Edge leading vs trailing. You can produce burr going in BOTH directions. This is more obvious with power grinding on a belt grinder. My Burr King unit goes in an edge leading direction. I can certainly produce burr with this unit. My Coote grinder goes both directions and you can produce burr edge leading and trailing. WHY?
Burr is produced when one goes past the point of creating a union of the two sides - in either direction. It's not so much that you are pushing the metal over the edge but that you are pushing the metal to a point after the two sides meet where there is no support. If you want to see a similar phenomena in nature think of ocean waves. A swell has no foam. A large surf wave reaches a point where the water no longer has laminar flow and becomes turbulent flow. Think of this disorganized flow and burr formation (which is fatigued metal) as somewhat similar phenomena. On a belt grinder at full speed, you easily blow past this point of union. By hand you can sneak up to the point of burr formation. With higher pressure this occurs in fewer strokes and it is easy to blow past it. With lighter pressure you can hit the point where it is just about to 'burr'. On coarser grits you can approach this to within a fraction of a stroke - yes you can
HOW? The trick is to develop a sense of perceiving a SUDDEN INCREASE IN SHARPNESS. Right before the two sides meet the sharpness goes WAY UP. Perceiving this is a skill worth developing. It is worth testing along the blade to get all of the blade there close to simultaneously.

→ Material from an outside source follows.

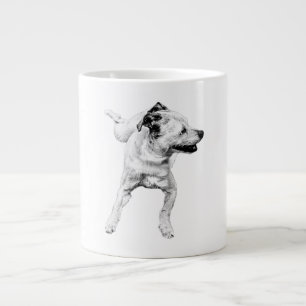 Caneca De Café Grande Pumpkin Path Spin, Ears Up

Using burr formation is a crutch. For a beginner sharpener it is a necessary one - at least you are in the ball park. But it is a skill once learned to unlearn.
If you want to understand this crutch and getting around it, try sharpening a ceramic blade where you don't have burr formation as a crutch to use in your technique. Also try honing a razor and dealing with removing burr and you will see why razor honers don't rely on burr formation.

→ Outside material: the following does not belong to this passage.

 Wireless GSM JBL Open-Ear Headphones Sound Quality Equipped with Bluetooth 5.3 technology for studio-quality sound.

To some extent 'no burr' is an ideal and not always practical. When removing chips, especially big ones, you do go past the point of union working your way down through the chip(s). Here you strive to abrade it in place as it is formed, switching sides as necessary.
Also note that if you simply grind on one side of the blade until you get burr, you are temporarily changing the blade's symmetry and creating a burr off center of where your final edge will reside anyway, which is rather pointless. Here light abrasion removing the burr in place rather than bending it over back and forth is preferred or trying to rip it off running through a cork, felt or the end of a piece of wood. When I resort to this, it is due to either very casual technique on very cheap knives or a personal failure of my technique not meeting my own standards.